__WHAT THE EXERCISE ASKS__
Exact repetition of a range: find the line containing "El alcalde de" and the line containing "Moradores terão de" in the material below, then repeat both and all lines between them, leaving pictures out.

__MATERIAL SUPPLIED__
^^^^^^^^^^^^^^^^

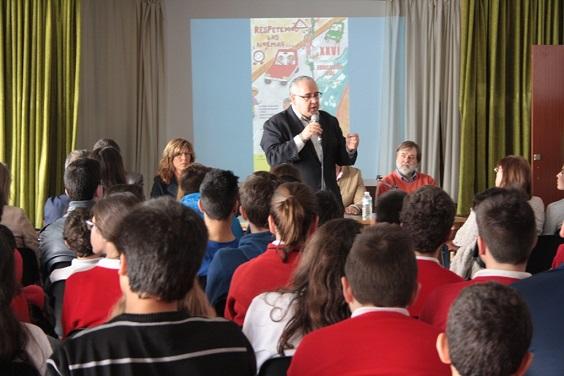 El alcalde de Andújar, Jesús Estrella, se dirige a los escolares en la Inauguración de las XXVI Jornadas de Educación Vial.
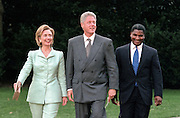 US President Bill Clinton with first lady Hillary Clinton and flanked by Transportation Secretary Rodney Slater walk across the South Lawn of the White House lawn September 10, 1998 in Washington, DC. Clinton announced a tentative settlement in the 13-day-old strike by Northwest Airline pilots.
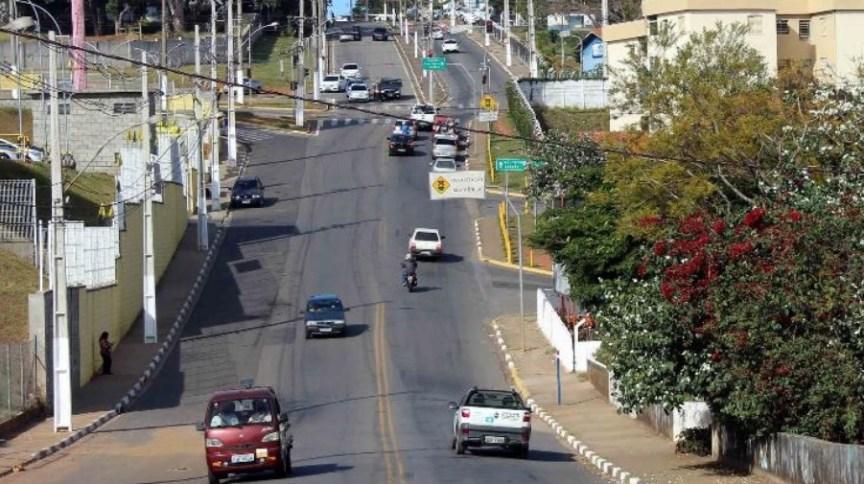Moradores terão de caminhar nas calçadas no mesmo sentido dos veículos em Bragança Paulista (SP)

^^^^^^^^^^^^^^^^

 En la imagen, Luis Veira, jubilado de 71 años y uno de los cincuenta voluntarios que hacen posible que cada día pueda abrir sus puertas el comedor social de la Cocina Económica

^^^^^^^^^^^^^^^^

__TASK SOLUTION__
 El alcalde de Andújar, Jesús Estrella, se dirige a los escolares en la Inauguración de las XXVI Jornadas de Educación Vial.
 US President Bill Clinton with first lady Hillary Clinton and flanked by Transportation Secretary Rodney Slater walk across the South Lawn of the White House lawn September 10, 1998 in Washington, DC. Clinton announced a tentative settlement in the 13-day-old strike by Northwest Airline pilots.
Moradores terão de caminhar nas calçadas no mesmo sentido dos veículos em Bragança Paulista (SP)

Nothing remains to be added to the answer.